OBJECTIVE
Every entry that follows should be reproduced exactly.

──────── DATASET RECORDS ────────

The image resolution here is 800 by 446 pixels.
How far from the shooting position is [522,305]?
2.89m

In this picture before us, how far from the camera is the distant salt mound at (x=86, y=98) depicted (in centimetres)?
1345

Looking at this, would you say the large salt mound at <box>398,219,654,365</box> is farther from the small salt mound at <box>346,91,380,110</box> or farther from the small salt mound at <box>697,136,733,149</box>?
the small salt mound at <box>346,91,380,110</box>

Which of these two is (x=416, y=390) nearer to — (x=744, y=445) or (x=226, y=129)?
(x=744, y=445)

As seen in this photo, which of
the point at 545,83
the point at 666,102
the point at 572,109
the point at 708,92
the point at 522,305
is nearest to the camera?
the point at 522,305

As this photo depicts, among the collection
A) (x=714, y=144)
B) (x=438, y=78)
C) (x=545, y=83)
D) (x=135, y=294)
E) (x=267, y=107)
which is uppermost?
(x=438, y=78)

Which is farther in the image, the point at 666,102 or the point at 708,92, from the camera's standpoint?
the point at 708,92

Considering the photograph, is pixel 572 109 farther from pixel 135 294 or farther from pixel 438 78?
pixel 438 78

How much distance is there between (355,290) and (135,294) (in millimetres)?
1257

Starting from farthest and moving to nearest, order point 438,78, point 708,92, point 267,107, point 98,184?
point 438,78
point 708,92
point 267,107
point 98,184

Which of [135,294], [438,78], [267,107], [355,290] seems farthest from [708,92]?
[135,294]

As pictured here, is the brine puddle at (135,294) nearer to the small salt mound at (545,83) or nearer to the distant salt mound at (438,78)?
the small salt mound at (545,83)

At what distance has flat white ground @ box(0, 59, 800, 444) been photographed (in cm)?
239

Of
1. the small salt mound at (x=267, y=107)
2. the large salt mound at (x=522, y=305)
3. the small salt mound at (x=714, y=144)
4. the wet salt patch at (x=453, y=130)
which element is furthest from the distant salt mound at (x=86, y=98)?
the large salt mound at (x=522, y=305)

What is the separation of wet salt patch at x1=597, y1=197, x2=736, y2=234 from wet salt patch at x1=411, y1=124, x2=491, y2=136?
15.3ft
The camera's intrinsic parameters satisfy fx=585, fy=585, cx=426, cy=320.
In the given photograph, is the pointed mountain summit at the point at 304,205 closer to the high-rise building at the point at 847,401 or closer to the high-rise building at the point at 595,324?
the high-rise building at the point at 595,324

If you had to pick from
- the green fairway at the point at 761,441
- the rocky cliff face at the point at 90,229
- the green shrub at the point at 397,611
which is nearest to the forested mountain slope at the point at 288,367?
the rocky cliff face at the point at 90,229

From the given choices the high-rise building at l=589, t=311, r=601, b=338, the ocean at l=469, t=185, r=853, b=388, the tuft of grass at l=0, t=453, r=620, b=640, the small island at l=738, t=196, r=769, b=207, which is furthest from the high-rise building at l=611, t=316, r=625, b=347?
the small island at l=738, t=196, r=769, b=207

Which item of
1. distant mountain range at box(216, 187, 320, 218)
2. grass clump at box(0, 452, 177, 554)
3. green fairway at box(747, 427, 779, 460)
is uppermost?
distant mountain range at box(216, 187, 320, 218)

────────

IN RESPONSE
The image resolution here is 800 by 446 pixels.
How far from the shooting position is [522,305]?
2.89m

In this picture before us, how far from the camera is the distant salt mound at (x=86, y=98) depicted (in centimetres)?
1345

Looking at this, would you say the large salt mound at <box>398,219,654,365</box> is farther from the small salt mound at <box>346,91,380,110</box> or farther from the small salt mound at <box>697,136,733,149</box>?
the small salt mound at <box>346,91,380,110</box>

Which of these two is (x=416, y=390) nearer to — (x=744, y=445) or (x=226, y=129)?
(x=744, y=445)

As seen in this photo, which of
the point at 545,83
the point at 666,102
the point at 572,109
the point at 708,92
the point at 522,305
is nearest to the camera?
the point at 522,305

As this photo depicts, among the collection
A) (x=714, y=144)
B) (x=438, y=78)
C) (x=545, y=83)
D) (x=135, y=294)
E) (x=267, y=107)
which is uppermost?
(x=438, y=78)

Which is farther in the image, the point at 666,102 or the point at 708,92, from the camera's standpoint?
the point at 708,92

Considering the photograph, is pixel 572 109 farther from pixel 135 294 or farther from pixel 438 78?
pixel 438 78

How much distance is there between (355,290) and (135,294) (in millimetres)?
1257

Starting from farthest and moving to nearest, order point 438,78, point 708,92, point 267,107, point 98,184?
point 438,78
point 708,92
point 267,107
point 98,184

Which of [135,294], [438,78], [267,107], [355,290] seems farthest from [708,92]?
[135,294]

As pictured here, is the brine puddle at (135,294) nearer to the small salt mound at (545,83) or nearer to the distant salt mound at (438,78)?
the small salt mound at (545,83)

At what distance has flat white ground @ box(0, 59, 800, 444) been photographed (in cm)?
239

Of
1. the small salt mound at (x=267, y=107)
2. the large salt mound at (x=522, y=305)
3. the small salt mound at (x=714, y=144)
4. the wet salt patch at (x=453, y=130)
which element is furthest from the distant salt mound at (x=86, y=98)?
the large salt mound at (x=522, y=305)

What is the separation of wet salt patch at x1=597, y1=197, x2=736, y2=234 from wet salt patch at x1=411, y1=124, x2=491, y2=136?
15.3ft
The camera's intrinsic parameters satisfy fx=585, fy=585, cx=426, cy=320.
In the given photograph, is the pointed mountain summit at the point at 304,205 closer to the high-rise building at the point at 847,401 or closer to the high-rise building at the point at 595,324?
the high-rise building at the point at 595,324

If you had to pick from
- the green fairway at the point at 761,441
- the rocky cliff face at the point at 90,229
- the green shrub at the point at 397,611
which is nearest to the forested mountain slope at the point at 288,367?
the rocky cliff face at the point at 90,229

From the given choices the high-rise building at l=589, t=311, r=601, b=338, the ocean at l=469, t=185, r=853, b=388, the tuft of grass at l=0, t=453, r=620, b=640, the small island at l=738, t=196, r=769, b=207, which is furthest from the high-rise building at l=611, t=316, r=625, b=347?
the small island at l=738, t=196, r=769, b=207

Which item of
1. distant mountain range at box(216, 187, 320, 218)
2. grass clump at box(0, 452, 177, 554)
3. green fairway at box(747, 427, 779, 460)
is uppermost?
distant mountain range at box(216, 187, 320, 218)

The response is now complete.